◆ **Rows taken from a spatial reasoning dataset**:
====================

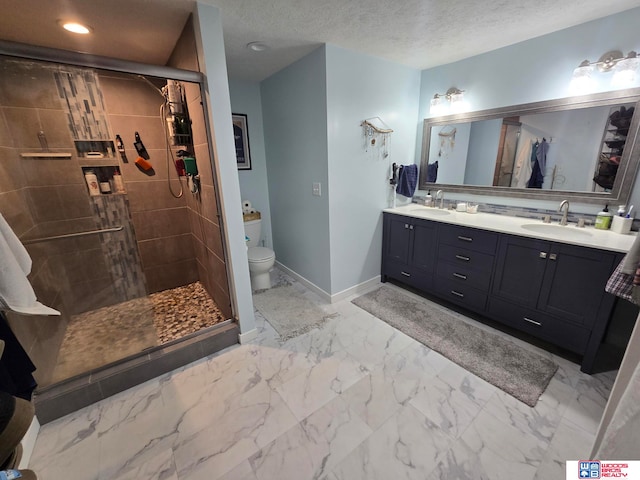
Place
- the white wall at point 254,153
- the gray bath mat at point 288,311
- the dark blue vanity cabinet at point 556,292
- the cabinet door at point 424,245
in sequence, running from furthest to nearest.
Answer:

====================

◆ **GIVEN INSTRUCTION**:
Reproduce the material above word for word, without the picture.

◆ **ANSWER FOR THIS EXERCISE**:
Place
- the white wall at point 254,153
- the gray bath mat at point 288,311
- the dark blue vanity cabinet at point 556,292
- the cabinet door at point 424,245
in sequence, running from furthest to nearest.
Answer:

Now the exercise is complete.